--- Task directions ---
Edit all of the material below so that every "brown weathered fabric" becomes "tan weathered fabric", and leave everything else unchanged.

--- Data supplied ---

-- Start --

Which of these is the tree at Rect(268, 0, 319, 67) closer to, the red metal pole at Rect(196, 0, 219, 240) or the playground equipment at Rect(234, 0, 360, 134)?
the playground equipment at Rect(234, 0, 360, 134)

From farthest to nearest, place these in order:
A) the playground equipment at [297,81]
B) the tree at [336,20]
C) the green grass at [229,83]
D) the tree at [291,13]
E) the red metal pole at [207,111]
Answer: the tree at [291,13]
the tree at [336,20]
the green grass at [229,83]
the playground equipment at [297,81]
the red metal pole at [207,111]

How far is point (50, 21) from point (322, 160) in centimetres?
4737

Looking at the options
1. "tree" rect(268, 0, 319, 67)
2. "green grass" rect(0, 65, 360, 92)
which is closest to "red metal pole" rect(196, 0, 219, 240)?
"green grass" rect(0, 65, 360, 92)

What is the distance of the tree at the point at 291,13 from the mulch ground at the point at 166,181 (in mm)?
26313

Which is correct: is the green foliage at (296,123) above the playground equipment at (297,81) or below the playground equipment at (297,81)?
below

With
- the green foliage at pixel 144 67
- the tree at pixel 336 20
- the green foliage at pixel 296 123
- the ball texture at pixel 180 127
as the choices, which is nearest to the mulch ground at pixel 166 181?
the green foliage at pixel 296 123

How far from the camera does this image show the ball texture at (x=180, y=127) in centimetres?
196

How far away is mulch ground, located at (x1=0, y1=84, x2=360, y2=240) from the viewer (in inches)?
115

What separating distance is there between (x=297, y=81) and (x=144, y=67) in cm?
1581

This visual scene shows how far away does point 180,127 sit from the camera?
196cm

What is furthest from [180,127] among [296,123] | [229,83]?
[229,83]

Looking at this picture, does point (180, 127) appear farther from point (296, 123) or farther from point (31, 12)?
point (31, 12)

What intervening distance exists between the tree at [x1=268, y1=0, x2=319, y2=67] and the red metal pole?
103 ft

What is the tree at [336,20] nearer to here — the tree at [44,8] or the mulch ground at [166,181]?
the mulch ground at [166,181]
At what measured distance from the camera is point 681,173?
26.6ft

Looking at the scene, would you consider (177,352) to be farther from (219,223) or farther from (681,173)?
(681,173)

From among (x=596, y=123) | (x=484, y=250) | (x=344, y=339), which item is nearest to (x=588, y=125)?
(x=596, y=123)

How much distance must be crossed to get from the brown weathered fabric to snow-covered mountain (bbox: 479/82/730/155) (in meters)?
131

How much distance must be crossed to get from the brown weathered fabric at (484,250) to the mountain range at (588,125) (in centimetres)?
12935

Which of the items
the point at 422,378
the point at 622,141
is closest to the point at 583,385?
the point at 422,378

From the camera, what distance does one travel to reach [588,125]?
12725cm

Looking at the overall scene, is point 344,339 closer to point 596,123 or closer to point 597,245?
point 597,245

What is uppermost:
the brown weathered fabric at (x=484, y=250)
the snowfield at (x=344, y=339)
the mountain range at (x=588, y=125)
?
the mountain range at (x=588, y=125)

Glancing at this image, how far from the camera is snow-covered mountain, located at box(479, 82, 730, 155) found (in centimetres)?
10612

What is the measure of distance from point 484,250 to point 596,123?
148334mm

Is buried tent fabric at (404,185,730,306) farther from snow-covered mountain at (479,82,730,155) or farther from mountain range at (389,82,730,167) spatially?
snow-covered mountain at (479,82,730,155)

-- End --

--- Full response ---
Which of these is the tree at Rect(268, 0, 319, 67) closer to, the red metal pole at Rect(196, 0, 219, 240) or the playground equipment at Rect(234, 0, 360, 134)?
the playground equipment at Rect(234, 0, 360, 134)

From farthest to nearest, place these in order:
A) the playground equipment at [297,81]
B) the tree at [336,20]
C) the green grass at [229,83]
D) the tree at [291,13]
E) the red metal pole at [207,111]
Answer: the tree at [291,13]
the tree at [336,20]
the green grass at [229,83]
the playground equipment at [297,81]
the red metal pole at [207,111]

How far is point (50, 21) from point (322, 160) in centimetres?
4737

Looking at the options
1. "tree" rect(268, 0, 319, 67)
2. "green grass" rect(0, 65, 360, 92)
which is closest to "red metal pole" rect(196, 0, 219, 240)?
"green grass" rect(0, 65, 360, 92)

What is the distance of the tree at the point at 291,13 from the mulch ground at the point at 166,181 (in mm)?
26313

Which is correct: is the green foliage at (296,123) above the playground equipment at (297,81) or below the playground equipment at (297,81)?
below

With
- the green foliage at pixel 144 67
- the tree at pixel 336 20
- the green foliage at pixel 296 123
- the ball texture at pixel 180 127
as the choices, which is nearest to the mulch ground at pixel 166 181?
the green foliage at pixel 296 123

How far from the camera does this image show the ball texture at (x=180, y=127) in centimetres?
196

How far away is mulch ground, located at (x1=0, y1=84, x2=360, y2=240) from the viewer (in inches)?
115

What separating distance is there between (x=297, y=81) and (x=144, y=67) in cm?
1581

This visual scene shows how far away does point 180,127 sit from the camera?
196cm

What is furthest from [180,127] among [296,123] | [229,83]?
[229,83]

Looking at this picture, does point (180, 127) appear farther from point (296, 123) or farther from point (31, 12)?
point (31, 12)

What intervening distance exists between the tree at [x1=268, y1=0, x2=319, y2=67] and the red metal pole?
103 ft

What is the tree at [336,20] nearer to here — the tree at [44,8] or the mulch ground at [166,181]?
the mulch ground at [166,181]
At what measured distance from the camera is point 681,173?
26.6ft

Looking at the scene, would you consider (177,352) to be farther from (219,223) or farther from (681,173)?
(681,173)

From among (x=596, y=123) | (x=484, y=250) | (x=344, y=339), which item is nearest to (x=588, y=125)?
(x=596, y=123)

How much distance must be crossed to get from the tan weathered fabric to snow-covered mountain (bbox: 479/82/730/155) (in meters)?
131

How much distance must be crossed to get from the tan weathered fabric at (484,250) to the mountain range at (588,125) (in centimetres)?
12935

Which of the items
the point at 422,378
the point at 622,141
is closest to the point at 583,385?
the point at 422,378

From the camera, what distance does one travel to reach [588,125]?
12725cm

Looking at the overall scene, is point 344,339 closer to point 596,123 or closer to point 597,245?
point 597,245

What is uppermost:
the tan weathered fabric at (x=484, y=250)
the snowfield at (x=344, y=339)
the mountain range at (x=588, y=125)
?
the mountain range at (x=588, y=125)

Glancing at this image, how far from the camera is snow-covered mountain, located at box(479, 82, 730, 155) found (in centimetres)?
10612

What is the measure of distance from point 484,250 to point 596,123?
148334mm

Is buried tent fabric at (404,185,730,306) farther from snow-covered mountain at (479,82,730,155) or farther from mountain range at (389,82,730,167) spatially?
snow-covered mountain at (479,82,730,155)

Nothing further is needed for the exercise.